The South Dakota School of Mines is teaming up with the US Forest Service to clean, prepare and catalogue fossils collected over 30 years. The collaboration is part of the the Passport in Time Project, a conservation program intended to find and preserve paleontological and archeological specimens on federal land.
Dr. Barbara Beasley is one of only two paleontologists working for the Forest Service. She works out of Chadron and manages paleontological projects in the northern half of the United States.
She says she has been working on Passport in Time projects since 1998.
Beasley says these projects would normally consist of a week in the field and a week in the lab, but budget constraints and a backlog on collections create an opportunity to clean and catalogue previous finds. She says School of mines provides a lot of support.
“It’s just amazing that we can come in and they allow us to take over the facility for three weeks,” says Beasley.
Archy Archuleta is one of the volunteers on the project. He is cleaning and preparing specimens from older projects for cataloging and display. He says he wasn’t formally trained in paleontology before coming onto the project in 2009.
Archuleta says he has been interested in paleontology since childhood and he enjoys working in the field being able to find fossils and work with pieces of Earth’s history.
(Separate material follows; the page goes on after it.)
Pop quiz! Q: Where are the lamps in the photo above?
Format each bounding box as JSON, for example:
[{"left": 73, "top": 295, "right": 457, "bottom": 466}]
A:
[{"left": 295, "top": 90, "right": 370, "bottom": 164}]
“A moment that sinks in, is when you’re touching it and feeling it and holding it and saying – you know – ‘You’re the first human being that’s ever touched that thing,’” says Archuleta.
Archuleta says cleaning fossils is an intensive process and it is good to have this opportunity to catch up on backlogged samples.
Kayleigh Johnson is the Lab Manager and Preparator at the School of Mines. She trains the Forest Service crews on safe lab procedures, techniques and documentation. She says this her first year working with the PIT project.
She says she appreciates seeing the lab full and being used in its capacity as a preparation space. She says new people coming every week add valuable insight to advance the science of fossil preparation.
“You have all of these new people coming in and – you know – sometimes the people that are the least experienced have the greatest ideas,” says Johnson.
Johnson says Mines is one of only two repositories in the nation for forest service collections. She says once the collections are prepared they are curated, cataloged and made available to the public to aid in ongoing research efforts.